● Short problem:
Extract, word for word, the lines of the data from the line containing "Having the man's" through the end of the data, and leave the pictures out of your answer.

+++ Extracted entries +++

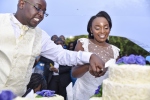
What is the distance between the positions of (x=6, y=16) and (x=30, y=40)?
11.9 inches

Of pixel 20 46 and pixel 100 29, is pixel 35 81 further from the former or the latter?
pixel 20 46

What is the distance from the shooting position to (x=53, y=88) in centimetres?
727

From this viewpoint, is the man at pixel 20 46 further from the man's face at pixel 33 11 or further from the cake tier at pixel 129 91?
the cake tier at pixel 129 91

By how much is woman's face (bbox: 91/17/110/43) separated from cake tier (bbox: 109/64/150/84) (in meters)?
0.98

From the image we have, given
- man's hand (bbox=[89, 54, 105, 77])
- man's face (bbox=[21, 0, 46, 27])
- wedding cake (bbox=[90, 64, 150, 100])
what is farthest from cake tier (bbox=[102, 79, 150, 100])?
man's face (bbox=[21, 0, 46, 27])

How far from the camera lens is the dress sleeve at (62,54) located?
331 cm

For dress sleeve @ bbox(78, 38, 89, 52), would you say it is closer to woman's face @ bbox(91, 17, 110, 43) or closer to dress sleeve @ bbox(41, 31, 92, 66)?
woman's face @ bbox(91, 17, 110, 43)

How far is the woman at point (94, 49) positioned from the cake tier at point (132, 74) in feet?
2.86

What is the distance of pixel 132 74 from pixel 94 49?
1067 mm

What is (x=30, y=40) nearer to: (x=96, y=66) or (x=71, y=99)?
(x=96, y=66)

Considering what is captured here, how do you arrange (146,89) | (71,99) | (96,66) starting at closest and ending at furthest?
(146,89)
(96,66)
(71,99)

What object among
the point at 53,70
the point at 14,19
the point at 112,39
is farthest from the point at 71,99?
the point at 112,39

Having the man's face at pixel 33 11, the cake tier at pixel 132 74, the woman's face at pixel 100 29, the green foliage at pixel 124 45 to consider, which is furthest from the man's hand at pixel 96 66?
the green foliage at pixel 124 45

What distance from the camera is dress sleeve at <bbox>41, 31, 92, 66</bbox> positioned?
331 centimetres
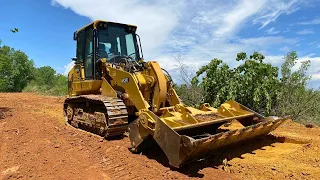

+++

● Response below:
Having the man's face at pixel 33 11, the cake tier at pixel 132 74, the woman's face at pixel 100 29, the green foliage at pixel 124 45 to consider, which is furthest from the man's hand at pixel 96 66?
the green foliage at pixel 124 45

What distance from the camera is dress sleeve at <bbox>41, 31, 92, 66</bbox> positioned?
331 centimetres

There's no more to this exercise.